House OKs GOP health bill, a step toward Obamacare repeal
WASHINGTON - Relieved Republicans muscled their health care bill through the House Thursday, taking their biggest step toward dismantling the Obama health care overhaul since Donald Trump took office. They won passage only after overcoming their own divisions that nearly sank the measure six weeks ago.
Beaten but unbowed, Democrats insisted Republicans will pay at election time for repealing major provisions of the law. They sang the pop song "Na Na Hey Hey Kiss Him Goodbye" to the GOP lawmakers as the end of the voting neared.
The measure skirted through the House by a thin 217-213 vote, as all voting Democrats and 20 mostly moderate Republican holdouts voted no. A defeat would have been politically devastating for President Trump and Speaker Paul Ryan, R-Wis.
Rep. Mike Thompson, D-St. Helena, said he voted against the Republican bill because it will cause healthcare costs to skyrocket and allow insurers to price people with pre-existing conditions out of coverage.
“That's not protection, it's extortion,” he said in a press release.
Thompson cited an estimate by the Center on Budget and Policy Priorities that healthcare costs in his district, which includes Santa Rosa, Rohnert Park, Cotati and Sonoma Valley, would rise an average of more than $4,000 per year by 2020 for people enrolled in Covered California.
Rep.
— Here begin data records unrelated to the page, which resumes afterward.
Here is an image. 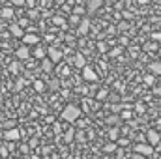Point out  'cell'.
<instances>
[{
    "label": "cell",
    "instance_id": "d6a6232c",
    "mask_svg": "<svg viewBox=\"0 0 161 159\" xmlns=\"http://www.w3.org/2000/svg\"><path fill=\"white\" fill-rule=\"evenodd\" d=\"M131 159H144V156H141V154H133V157Z\"/></svg>",
    "mask_w": 161,
    "mask_h": 159
},
{
    "label": "cell",
    "instance_id": "6da1fadb",
    "mask_svg": "<svg viewBox=\"0 0 161 159\" xmlns=\"http://www.w3.org/2000/svg\"><path fill=\"white\" fill-rule=\"evenodd\" d=\"M79 116L80 109L75 105H66V109L62 111V120H66V122H75V120H79Z\"/></svg>",
    "mask_w": 161,
    "mask_h": 159
},
{
    "label": "cell",
    "instance_id": "3957f363",
    "mask_svg": "<svg viewBox=\"0 0 161 159\" xmlns=\"http://www.w3.org/2000/svg\"><path fill=\"white\" fill-rule=\"evenodd\" d=\"M82 79L88 80V82H96V80H97V75H96V71H94L92 68L84 66V68H82Z\"/></svg>",
    "mask_w": 161,
    "mask_h": 159
},
{
    "label": "cell",
    "instance_id": "9c48e42d",
    "mask_svg": "<svg viewBox=\"0 0 161 159\" xmlns=\"http://www.w3.org/2000/svg\"><path fill=\"white\" fill-rule=\"evenodd\" d=\"M49 56H51V60H53V62L62 60V52H60L56 47H51V49H49Z\"/></svg>",
    "mask_w": 161,
    "mask_h": 159
},
{
    "label": "cell",
    "instance_id": "e0dca14e",
    "mask_svg": "<svg viewBox=\"0 0 161 159\" xmlns=\"http://www.w3.org/2000/svg\"><path fill=\"white\" fill-rule=\"evenodd\" d=\"M19 69H21V64H19V62H13V64L9 66V71H11L13 75H17V73H19Z\"/></svg>",
    "mask_w": 161,
    "mask_h": 159
},
{
    "label": "cell",
    "instance_id": "74e56055",
    "mask_svg": "<svg viewBox=\"0 0 161 159\" xmlns=\"http://www.w3.org/2000/svg\"><path fill=\"white\" fill-rule=\"evenodd\" d=\"M120 109H122L120 105H113V111H114V112H118V111H120Z\"/></svg>",
    "mask_w": 161,
    "mask_h": 159
},
{
    "label": "cell",
    "instance_id": "d590c367",
    "mask_svg": "<svg viewBox=\"0 0 161 159\" xmlns=\"http://www.w3.org/2000/svg\"><path fill=\"white\" fill-rule=\"evenodd\" d=\"M51 88H58V80H53L51 82Z\"/></svg>",
    "mask_w": 161,
    "mask_h": 159
},
{
    "label": "cell",
    "instance_id": "1f68e13d",
    "mask_svg": "<svg viewBox=\"0 0 161 159\" xmlns=\"http://www.w3.org/2000/svg\"><path fill=\"white\" fill-rule=\"evenodd\" d=\"M122 118H131V112H127V111H125V112H122Z\"/></svg>",
    "mask_w": 161,
    "mask_h": 159
},
{
    "label": "cell",
    "instance_id": "f546056e",
    "mask_svg": "<svg viewBox=\"0 0 161 159\" xmlns=\"http://www.w3.org/2000/svg\"><path fill=\"white\" fill-rule=\"evenodd\" d=\"M28 17H30V19H36V17H38V11H34V9H32V11L28 13Z\"/></svg>",
    "mask_w": 161,
    "mask_h": 159
},
{
    "label": "cell",
    "instance_id": "f35d334b",
    "mask_svg": "<svg viewBox=\"0 0 161 159\" xmlns=\"http://www.w3.org/2000/svg\"><path fill=\"white\" fill-rule=\"evenodd\" d=\"M154 38H156V40H161V34H154Z\"/></svg>",
    "mask_w": 161,
    "mask_h": 159
},
{
    "label": "cell",
    "instance_id": "8992f818",
    "mask_svg": "<svg viewBox=\"0 0 161 159\" xmlns=\"http://www.w3.org/2000/svg\"><path fill=\"white\" fill-rule=\"evenodd\" d=\"M15 54H17V58H19V60H26V58L30 56V49H28V45H21V47L17 49V52H15Z\"/></svg>",
    "mask_w": 161,
    "mask_h": 159
},
{
    "label": "cell",
    "instance_id": "277c9868",
    "mask_svg": "<svg viewBox=\"0 0 161 159\" xmlns=\"http://www.w3.org/2000/svg\"><path fill=\"white\" fill-rule=\"evenodd\" d=\"M4 139H6V140H9V142L19 140V139H21V131H19V129H15V127H13V129H8V131L4 133Z\"/></svg>",
    "mask_w": 161,
    "mask_h": 159
},
{
    "label": "cell",
    "instance_id": "5b68a950",
    "mask_svg": "<svg viewBox=\"0 0 161 159\" xmlns=\"http://www.w3.org/2000/svg\"><path fill=\"white\" fill-rule=\"evenodd\" d=\"M159 133H158V131H154V129H150V131H148V133H146V140H148V144H150V146H154V144H158V142H159Z\"/></svg>",
    "mask_w": 161,
    "mask_h": 159
},
{
    "label": "cell",
    "instance_id": "4dcf8cb0",
    "mask_svg": "<svg viewBox=\"0 0 161 159\" xmlns=\"http://www.w3.org/2000/svg\"><path fill=\"white\" fill-rule=\"evenodd\" d=\"M25 4H28L30 8H34L36 6V0H25Z\"/></svg>",
    "mask_w": 161,
    "mask_h": 159
},
{
    "label": "cell",
    "instance_id": "8fae6325",
    "mask_svg": "<svg viewBox=\"0 0 161 159\" xmlns=\"http://www.w3.org/2000/svg\"><path fill=\"white\" fill-rule=\"evenodd\" d=\"M88 28H90V23H88V19H82V21H80V26H79V34H80V36L88 34Z\"/></svg>",
    "mask_w": 161,
    "mask_h": 159
},
{
    "label": "cell",
    "instance_id": "ba28073f",
    "mask_svg": "<svg viewBox=\"0 0 161 159\" xmlns=\"http://www.w3.org/2000/svg\"><path fill=\"white\" fill-rule=\"evenodd\" d=\"M103 4V0H88V4H86V9H88V13H94L99 6Z\"/></svg>",
    "mask_w": 161,
    "mask_h": 159
},
{
    "label": "cell",
    "instance_id": "60d3db41",
    "mask_svg": "<svg viewBox=\"0 0 161 159\" xmlns=\"http://www.w3.org/2000/svg\"><path fill=\"white\" fill-rule=\"evenodd\" d=\"M103 159H113V157H103Z\"/></svg>",
    "mask_w": 161,
    "mask_h": 159
},
{
    "label": "cell",
    "instance_id": "83f0119b",
    "mask_svg": "<svg viewBox=\"0 0 161 159\" xmlns=\"http://www.w3.org/2000/svg\"><path fill=\"white\" fill-rule=\"evenodd\" d=\"M118 120H120V118H118V116H111V118L107 120V122H109V123H116Z\"/></svg>",
    "mask_w": 161,
    "mask_h": 159
},
{
    "label": "cell",
    "instance_id": "5bb4252c",
    "mask_svg": "<svg viewBox=\"0 0 161 159\" xmlns=\"http://www.w3.org/2000/svg\"><path fill=\"white\" fill-rule=\"evenodd\" d=\"M0 17L11 19V17H13V9H11V8H2V9H0Z\"/></svg>",
    "mask_w": 161,
    "mask_h": 159
},
{
    "label": "cell",
    "instance_id": "836d02e7",
    "mask_svg": "<svg viewBox=\"0 0 161 159\" xmlns=\"http://www.w3.org/2000/svg\"><path fill=\"white\" fill-rule=\"evenodd\" d=\"M118 28H120V30H125V28H127V25H125V23H120V25H118Z\"/></svg>",
    "mask_w": 161,
    "mask_h": 159
},
{
    "label": "cell",
    "instance_id": "ab89813d",
    "mask_svg": "<svg viewBox=\"0 0 161 159\" xmlns=\"http://www.w3.org/2000/svg\"><path fill=\"white\" fill-rule=\"evenodd\" d=\"M56 2H58V4H64V2H66V0H56Z\"/></svg>",
    "mask_w": 161,
    "mask_h": 159
},
{
    "label": "cell",
    "instance_id": "484cf974",
    "mask_svg": "<svg viewBox=\"0 0 161 159\" xmlns=\"http://www.w3.org/2000/svg\"><path fill=\"white\" fill-rule=\"evenodd\" d=\"M13 6H25V0H11Z\"/></svg>",
    "mask_w": 161,
    "mask_h": 159
},
{
    "label": "cell",
    "instance_id": "d4e9b609",
    "mask_svg": "<svg viewBox=\"0 0 161 159\" xmlns=\"http://www.w3.org/2000/svg\"><path fill=\"white\" fill-rule=\"evenodd\" d=\"M71 139H73V131H68V135H66V142H71Z\"/></svg>",
    "mask_w": 161,
    "mask_h": 159
},
{
    "label": "cell",
    "instance_id": "cb8c5ba5",
    "mask_svg": "<svg viewBox=\"0 0 161 159\" xmlns=\"http://www.w3.org/2000/svg\"><path fill=\"white\" fill-rule=\"evenodd\" d=\"M156 49H158V45H154V43H152V45H146V47H144V51H156Z\"/></svg>",
    "mask_w": 161,
    "mask_h": 159
},
{
    "label": "cell",
    "instance_id": "4fadbf2b",
    "mask_svg": "<svg viewBox=\"0 0 161 159\" xmlns=\"http://www.w3.org/2000/svg\"><path fill=\"white\" fill-rule=\"evenodd\" d=\"M148 68H150V71H152L154 75H161V62H152Z\"/></svg>",
    "mask_w": 161,
    "mask_h": 159
},
{
    "label": "cell",
    "instance_id": "603a6c76",
    "mask_svg": "<svg viewBox=\"0 0 161 159\" xmlns=\"http://www.w3.org/2000/svg\"><path fill=\"white\" fill-rule=\"evenodd\" d=\"M69 23H71V25H77V23H79V17H77V15H71V17H69Z\"/></svg>",
    "mask_w": 161,
    "mask_h": 159
},
{
    "label": "cell",
    "instance_id": "7c38bea8",
    "mask_svg": "<svg viewBox=\"0 0 161 159\" xmlns=\"http://www.w3.org/2000/svg\"><path fill=\"white\" fill-rule=\"evenodd\" d=\"M73 66H77V68H80V69L86 66V60H84V56H82V54H77V56L73 58Z\"/></svg>",
    "mask_w": 161,
    "mask_h": 159
},
{
    "label": "cell",
    "instance_id": "52a82bcc",
    "mask_svg": "<svg viewBox=\"0 0 161 159\" xmlns=\"http://www.w3.org/2000/svg\"><path fill=\"white\" fill-rule=\"evenodd\" d=\"M23 41H25V45H38L40 43V38L36 34H25L23 36Z\"/></svg>",
    "mask_w": 161,
    "mask_h": 159
},
{
    "label": "cell",
    "instance_id": "30bf717a",
    "mask_svg": "<svg viewBox=\"0 0 161 159\" xmlns=\"http://www.w3.org/2000/svg\"><path fill=\"white\" fill-rule=\"evenodd\" d=\"M9 32H11V36H15V38H23V36H25V32H23V28H21L19 25H11V26H9Z\"/></svg>",
    "mask_w": 161,
    "mask_h": 159
},
{
    "label": "cell",
    "instance_id": "9a60e30c",
    "mask_svg": "<svg viewBox=\"0 0 161 159\" xmlns=\"http://www.w3.org/2000/svg\"><path fill=\"white\" fill-rule=\"evenodd\" d=\"M41 68H43V71H51L53 69V60H41Z\"/></svg>",
    "mask_w": 161,
    "mask_h": 159
},
{
    "label": "cell",
    "instance_id": "2e32d148",
    "mask_svg": "<svg viewBox=\"0 0 161 159\" xmlns=\"http://www.w3.org/2000/svg\"><path fill=\"white\" fill-rule=\"evenodd\" d=\"M116 148H118V144L111 142V144H107V146L103 148V152H105V154H113V152H116Z\"/></svg>",
    "mask_w": 161,
    "mask_h": 159
},
{
    "label": "cell",
    "instance_id": "7402d4cb",
    "mask_svg": "<svg viewBox=\"0 0 161 159\" xmlns=\"http://www.w3.org/2000/svg\"><path fill=\"white\" fill-rule=\"evenodd\" d=\"M154 75H146V77H144V82H146V84H154Z\"/></svg>",
    "mask_w": 161,
    "mask_h": 159
},
{
    "label": "cell",
    "instance_id": "f1b7e54d",
    "mask_svg": "<svg viewBox=\"0 0 161 159\" xmlns=\"http://www.w3.org/2000/svg\"><path fill=\"white\" fill-rule=\"evenodd\" d=\"M127 142H129V140H127V139H118V144H120V146H125V144H127Z\"/></svg>",
    "mask_w": 161,
    "mask_h": 159
},
{
    "label": "cell",
    "instance_id": "ffe728a7",
    "mask_svg": "<svg viewBox=\"0 0 161 159\" xmlns=\"http://www.w3.org/2000/svg\"><path fill=\"white\" fill-rule=\"evenodd\" d=\"M109 137H111L113 140H116V139H118V129H111V133H109Z\"/></svg>",
    "mask_w": 161,
    "mask_h": 159
},
{
    "label": "cell",
    "instance_id": "4316f807",
    "mask_svg": "<svg viewBox=\"0 0 161 159\" xmlns=\"http://www.w3.org/2000/svg\"><path fill=\"white\" fill-rule=\"evenodd\" d=\"M53 21H54V23H56V25H64V19H62V17H54V19H53Z\"/></svg>",
    "mask_w": 161,
    "mask_h": 159
},
{
    "label": "cell",
    "instance_id": "d6986e66",
    "mask_svg": "<svg viewBox=\"0 0 161 159\" xmlns=\"http://www.w3.org/2000/svg\"><path fill=\"white\" fill-rule=\"evenodd\" d=\"M34 88H36V90H38V92H41V90H43V88H45V84H43V82H41V80H36V82H34Z\"/></svg>",
    "mask_w": 161,
    "mask_h": 159
},
{
    "label": "cell",
    "instance_id": "7a4b0ae2",
    "mask_svg": "<svg viewBox=\"0 0 161 159\" xmlns=\"http://www.w3.org/2000/svg\"><path fill=\"white\" fill-rule=\"evenodd\" d=\"M152 152H154V150H152V146H150L148 142H141V144L135 146V154H141V156H144V157H146V156H152Z\"/></svg>",
    "mask_w": 161,
    "mask_h": 159
},
{
    "label": "cell",
    "instance_id": "44dd1931",
    "mask_svg": "<svg viewBox=\"0 0 161 159\" xmlns=\"http://www.w3.org/2000/svg\"><path fill=\"white\" fill-rule=\"evenodd\" d=\"M103 97H107V90H105V88L97 92V99H103Z\"/></svg>",
    "mask_w": 161,
    "mask_h": 159
},
{
    "label": "cell",
    "instance_id": "8d00e7d4",
    "mask_svg": "<svg viewBox=\"0 0 161 159\" xmlns=\"http://www.w3.org/2000/svg\"><path fill=\"white\" fill-rule=\"evenodd\" d=\"M0 156H8V150L6 148H0Z\"/></svg>",
    "mask_w": 161,
    "mask_h": 159
},
{
    "label": "cell",
    "instance_id": "e575fe53",
    "mask_svg": "<svg viewBox=\"0 0 161 159\" xmlns=\"http://www.w3.org/2000/svg\"><path fill=\"white\" fill-rule=\"evenodd\" d=\"M26 23H28V19H21V23H19V26H25Z\"/></svg>",
    "mask_w": 161,
    "mask_h": 159
},
{
    "label": "cell",
    "instance_id": "ac0fdd59",
    "mask_svg": "<svg viewBox=\"0 0 161 159\" xmlns=\"http://www.w3.org/2000/svg\"><path fill=\"white\" fill-rule=\"evenodd\" d=\"M34 54H36L38 58H43V56H45V49H41V47H36V51H34Z\"/></svg>",
    "mask_w": 161,
    "mask_h": 159
}]
</instances>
Jared Huffman, D-San Rafael, said the “narrow, party-line passage” of the bill will take away health coverage from 24 million Americans, calling it a disaster for his constituents and for “families all across the country.”
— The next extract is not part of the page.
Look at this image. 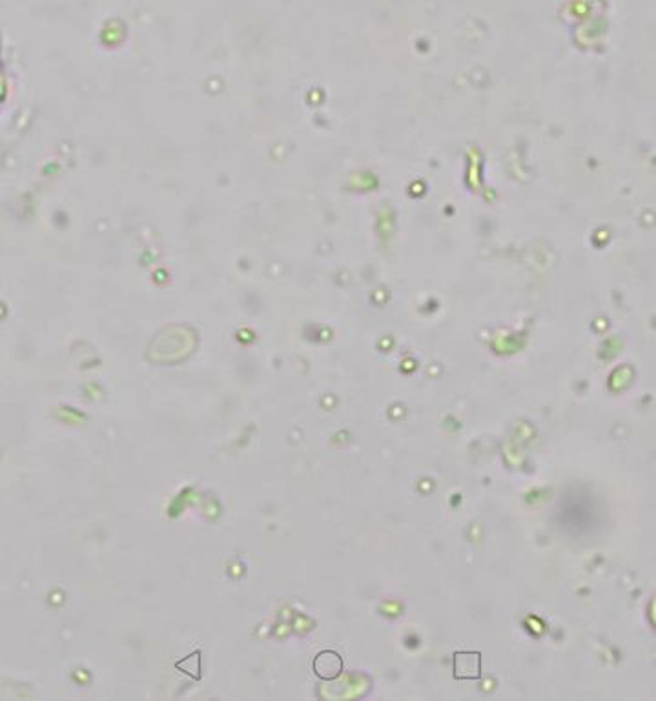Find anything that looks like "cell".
Returning a JSON list of instances; mask_svg holds the SVG:
<instances>
[{"mask_svg":"<svg viewBox=\"0 0 656 701\" xmlns=\"http://www.w3.org/2000/svg\"><path fill=\"white\" fill-rule=\"evenodd\" d=\"M456 678H479V654H472V652L456 654Z\"/></svg>","mask_w":656,"mask_h":701,"instance_id":"2","label":"cell"},{"mask_svg":"<svg viewBox=\"0 0 656 701\" xmlns=\"http://www.w3.org/2000/svg\"><path fill=\"white\" fill-rule=\"evenodd\" d=\"M343 661L336 652H321L314 661V670L319 678L332 679L341 672Z\"/></svg>","mask_w":656,"mask_h":701,"instance_id":"1","label":"cell"}]
</instances>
“At its core, TrumpCare is a massive tax break for the wealthiest of Americans, with the Republican Congress playing the role of a ‘reverse Robin Hood': robbing health care from millions of Americans in order to hand out $600 billion in tax breaks to our country's richest people and largest corporations,” Huffman said in a press release.
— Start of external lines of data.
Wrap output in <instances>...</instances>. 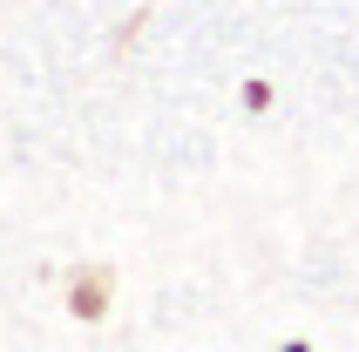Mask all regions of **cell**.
Instances as JSON below:
<instances>
[{
  "label": "cell",
  "instance_id": "6da1fadb",
  "mask_svg": "<svg viewBox=\"0 0 359 352\" xmlns=\"http://www.w3.org/2000/svg\"><path fill=\"white\" fill-rule=\"evenodd\" d=\"M68 305H75V318H102V305H109V271H88V278H75Z\"/></svg>",
  "mask_w": 359,
  "mask_h": 352
}]
</instances>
Passage was a product of heavy lobbying by the White House and Republicans leaders, plus late revisions that nailed down the final supporters needed. Leaders rallied rank-and-file lawmakers at a closed-door meeting early Thursday by playing "Eye of the Tiger," the rousing 1980s song from the "Rocky III" film.
"Many of us are here because we pledged to cast this very vote," Ryan said. He added, "Are we going to keep the promises that we made, or are we going to falter?"
The bill now faces an uncertain fate in the Senate, where even GOP lawmakers say major changes are likely. In a statement, Senate Majority Leader Mitch McConnell, R-Ky., called the House vote "an important step" to repealing Obama's law and said, "Congress will continue to act on legislation to provide more choices and freedom in health care decisions."
Republicans have promised to erase President Barack Obama's law since its 2010 enactment, but this year - with Trump in the White House and in full control of Congress - is their first real chance to deliver. But polls have shown a public distaste for the repeal effort and a gain in popularity for Obama's statute, and Democrats - solidly opposing the bill - said Republicans would pay a price in next year's congressional elections.
"You vote for this bill, you'll have walked the plank from moderate to radical," said House Minority Leader Nancy Pelosi, D-Calif., warning Republicans that voters would punish them. "You will glow in the dark on this one."
The bitter health care battle dominated the Capitol even as Congress sent Trump a bipartisan $1 trillion measure financing federal agencies through September. The Senate approved that bill 79-18 a day after the House passed it easily, heading off a weekend federal shutdown that both parties wanted to avoid.
Ryan canceled a March vote on the health care bill because disgruntled conservatives said the measure was too meek while GOP moderates said its cuts were too deep.
He abandoned a second attempt for a vote last week. As late as Tuesday The Associated Press counted 21 GOP opponents - one short of the number that would kill the measure if all Democrats voted no.
Over the past few weeks, the measure was revamped to attract most hard-line conservatives and some GOP centrists. In a final tweak, leaders added a modest pool of money to help people with pre-existing medical conditions afford coverage, a concern that caused a near-fatal rebellion among Republicans in recent days.
The bill would eliminate tax penalties Obama's law which has clamped down on people who don't buy coverage and it erases tax increases in the Affordable Care Act on higher-earning people and the health industry. It cuts the Medicaid program for low-income people and lets states impose work requirements on Medicaid recipients. It transforms Obama's subsidies for millions buying insurance - largely based on people's incomes and premium costs - into tax credits that rise with consumers' ages.